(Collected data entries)
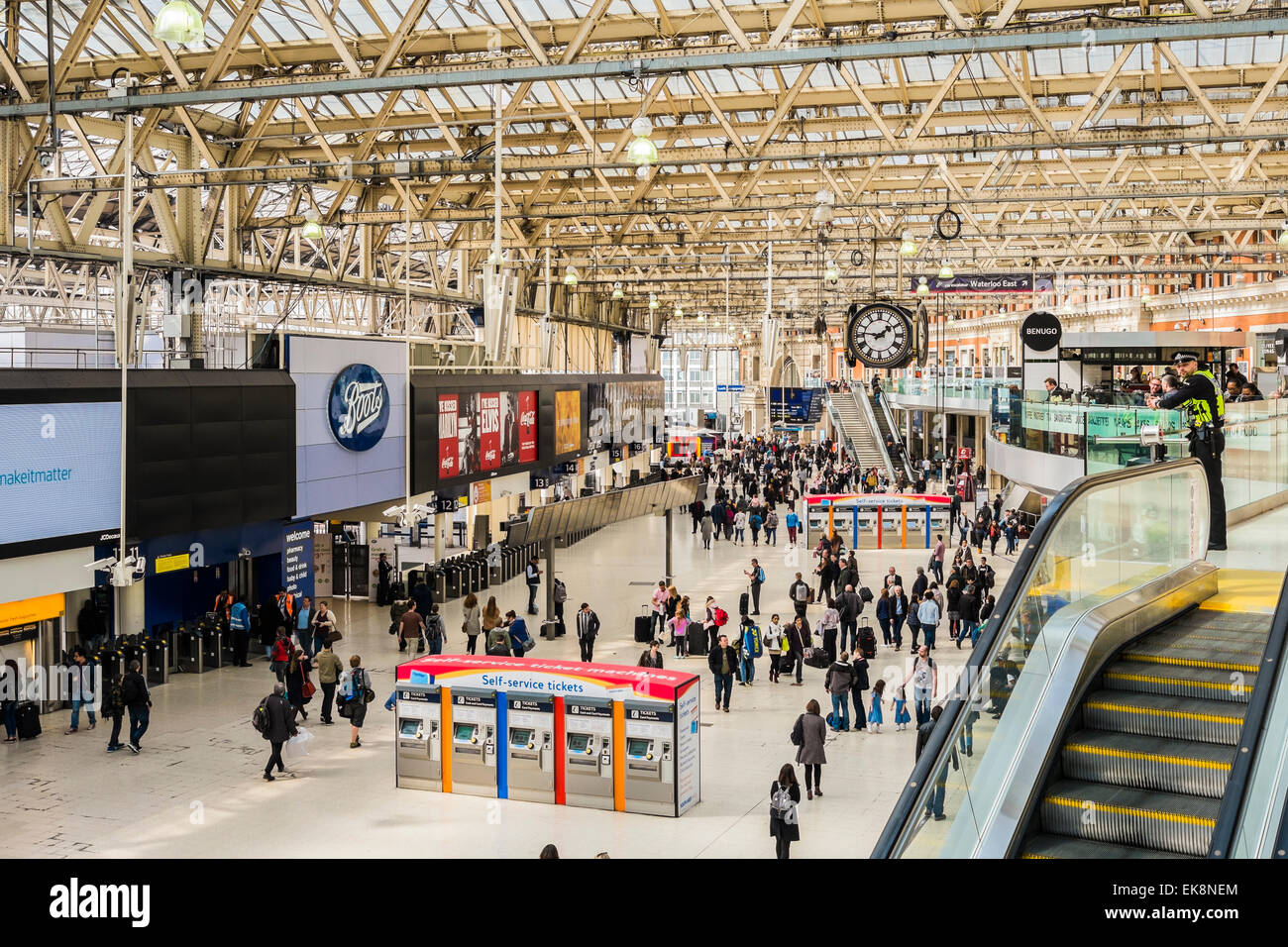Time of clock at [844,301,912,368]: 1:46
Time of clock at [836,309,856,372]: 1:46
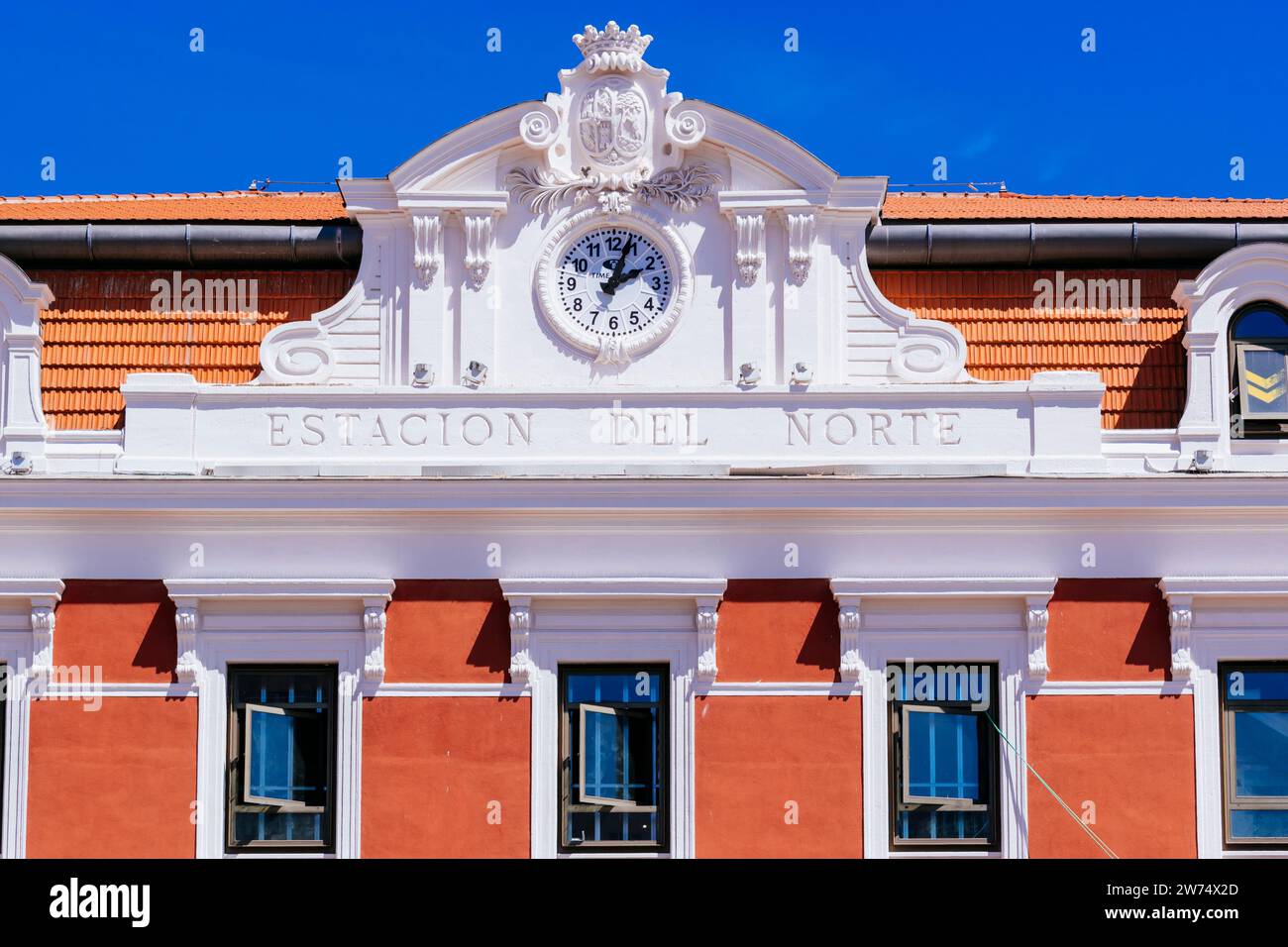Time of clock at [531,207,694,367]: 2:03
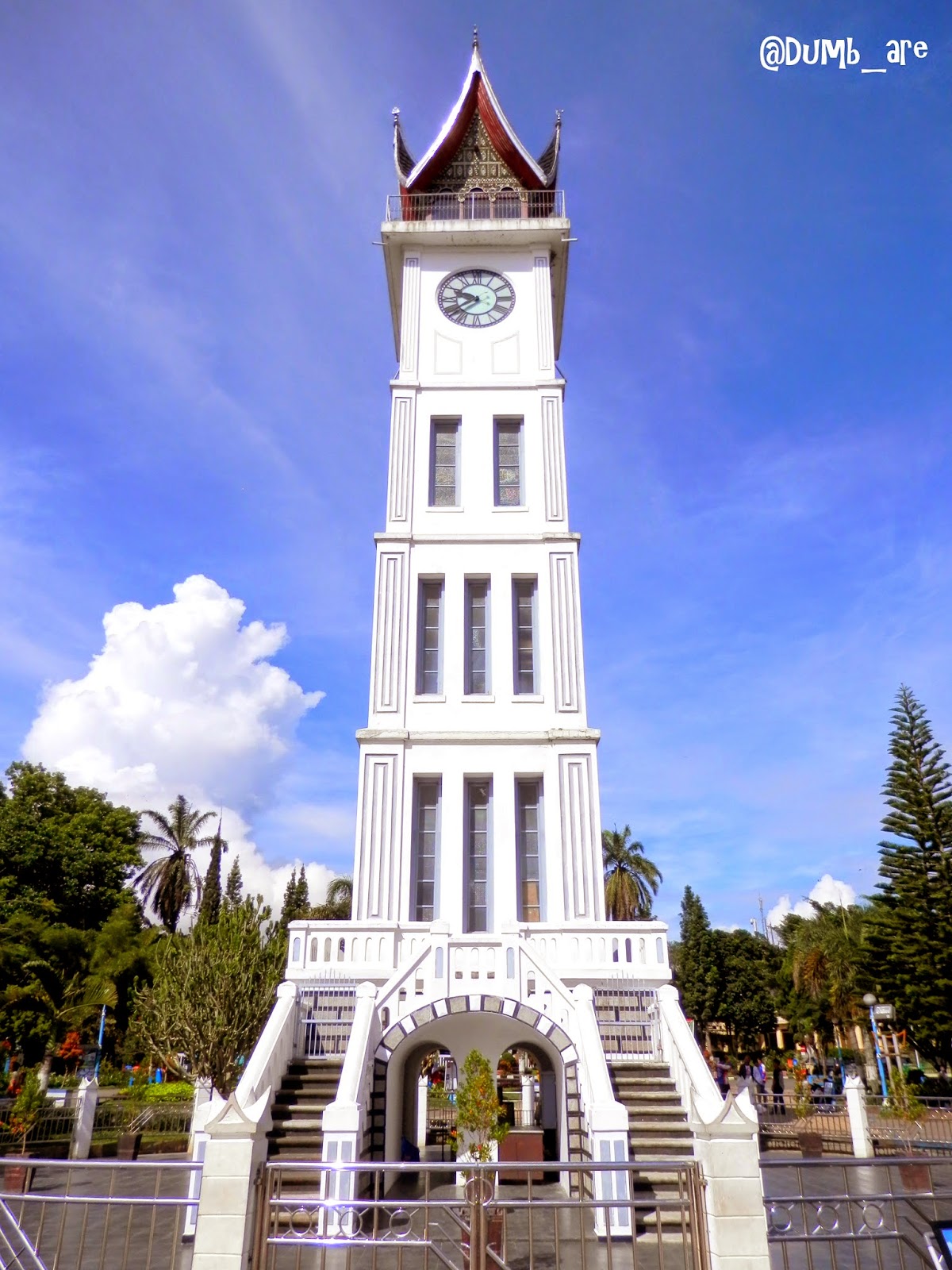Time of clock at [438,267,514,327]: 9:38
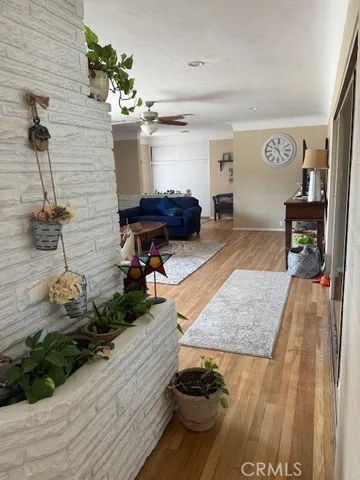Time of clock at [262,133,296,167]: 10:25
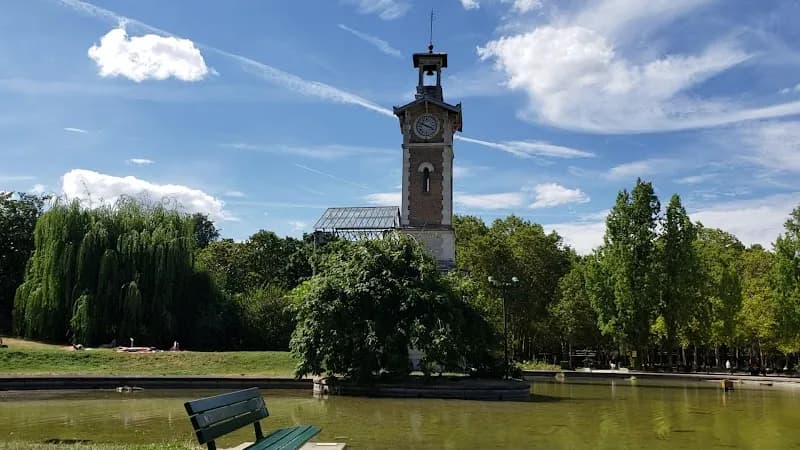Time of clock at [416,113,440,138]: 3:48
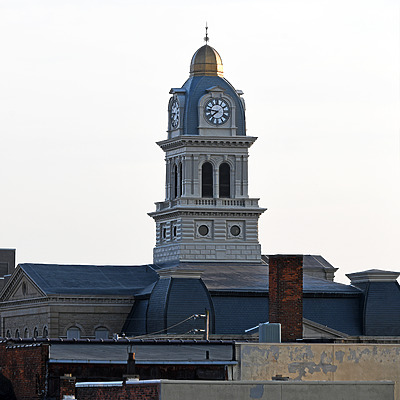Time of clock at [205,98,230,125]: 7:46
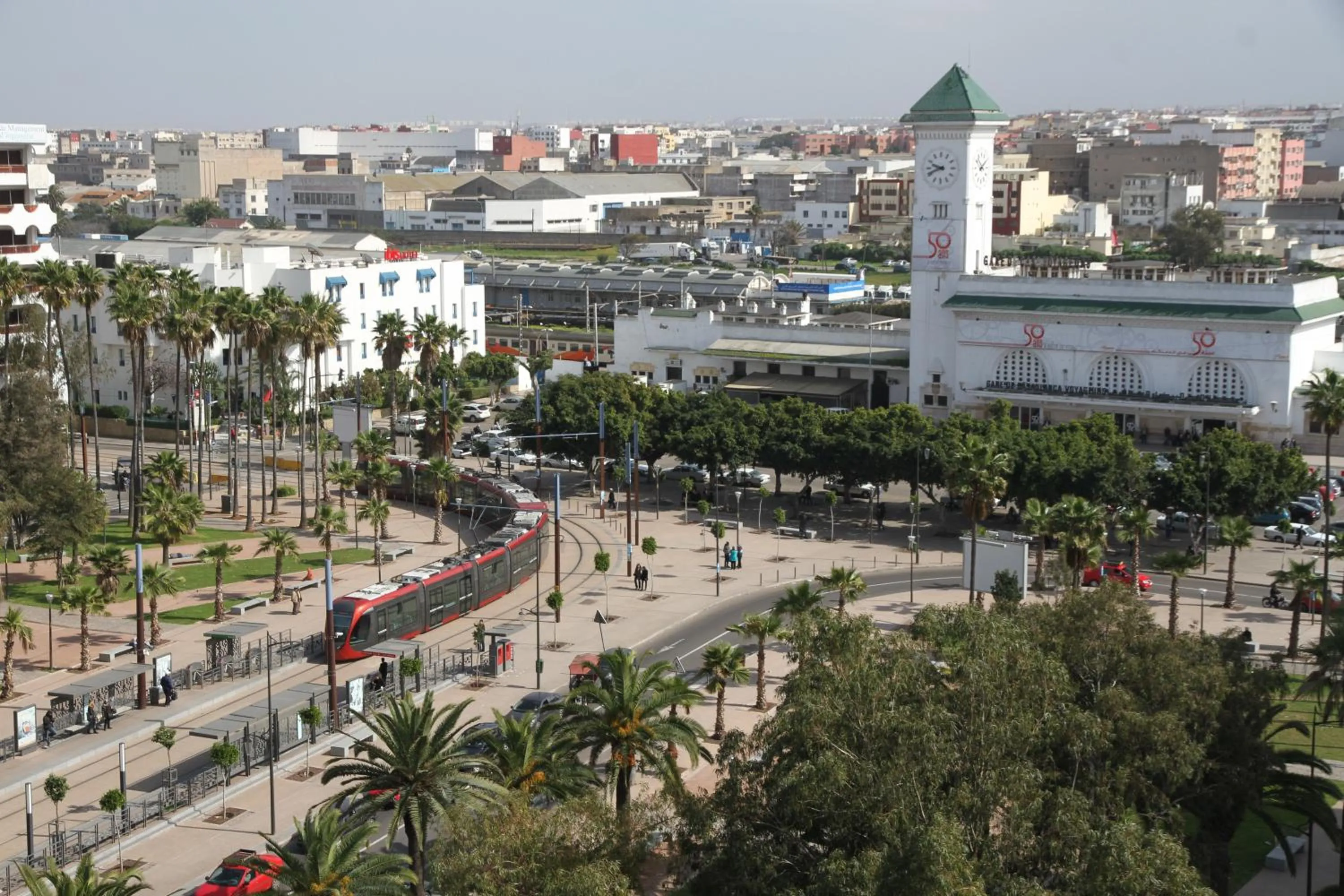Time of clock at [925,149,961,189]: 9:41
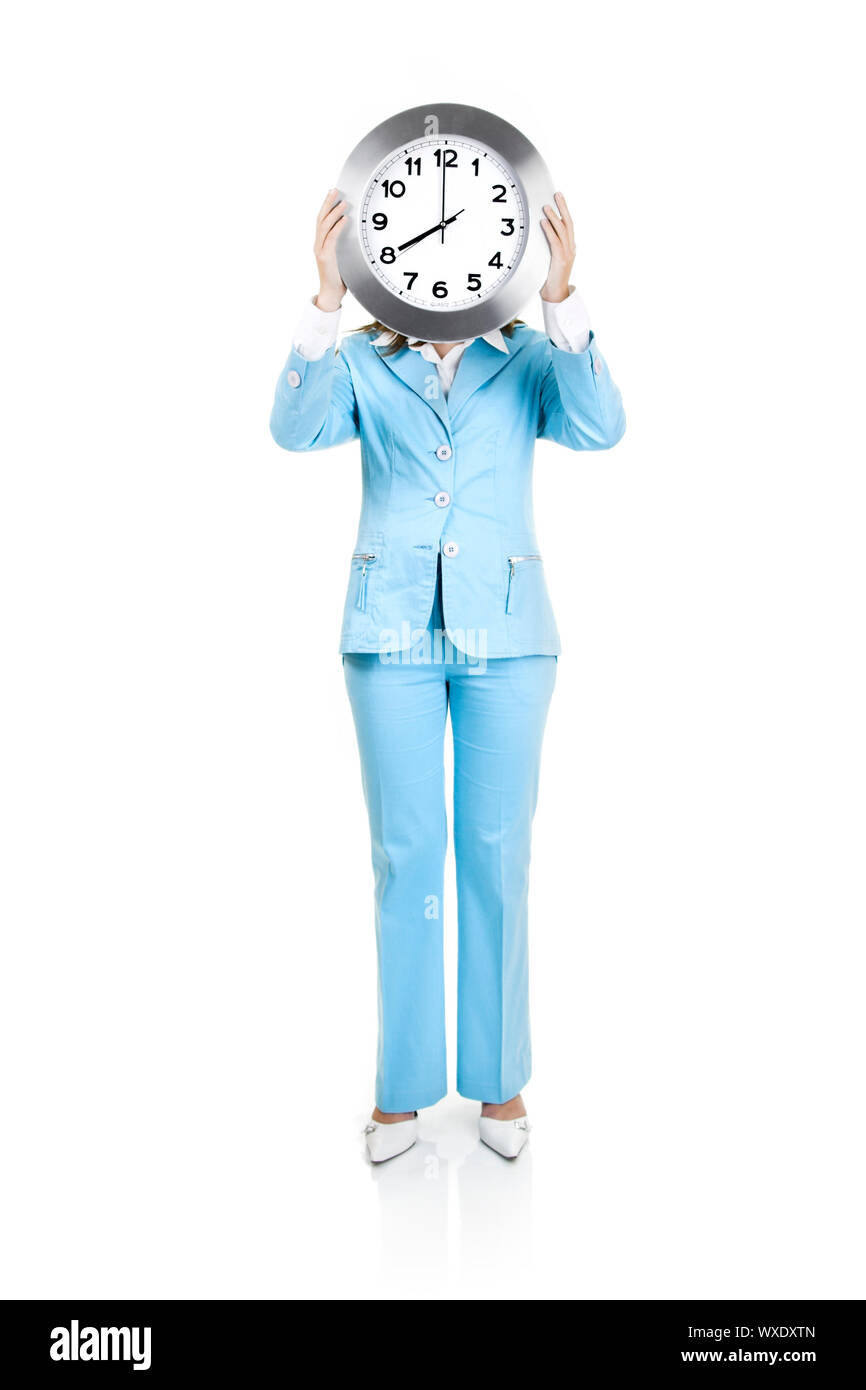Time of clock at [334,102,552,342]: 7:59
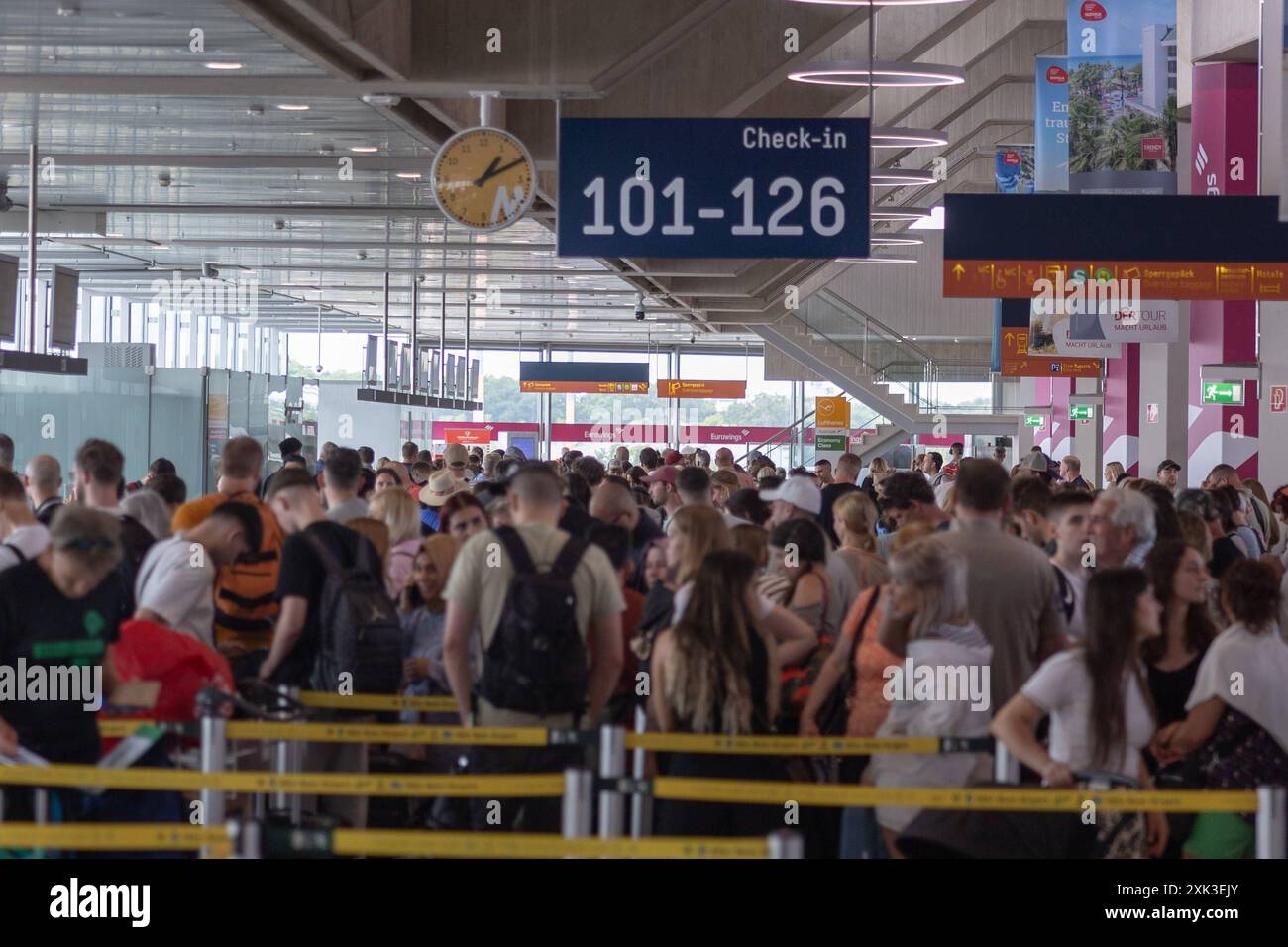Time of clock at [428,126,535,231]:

(Aim):
Convert the rows above into a numbered list with no blank lines, and omit the pictures from your answer.

(Answer to the problem):
1. Time of clock at [844,301,912,368]: 1:46
2. Time of clock at [836,309,856,372]: 1:46
3. Time of clock at [531,207,694,367]: 2:03
4. Time of clock at [438,267,514,327]: 9:38
5. Time of clock at [262,133,296,167]: 10:25
6. Time of clock at [416,113,440,138]: 3:48
7. Time of clock at [205,98,230,125]: 7:46
8. Time of clock at [925,149,961,189]: 9:41
9. Time of clock at [334,102,552,342]: 7:59
10. Time of clock at [428,126,535,231]:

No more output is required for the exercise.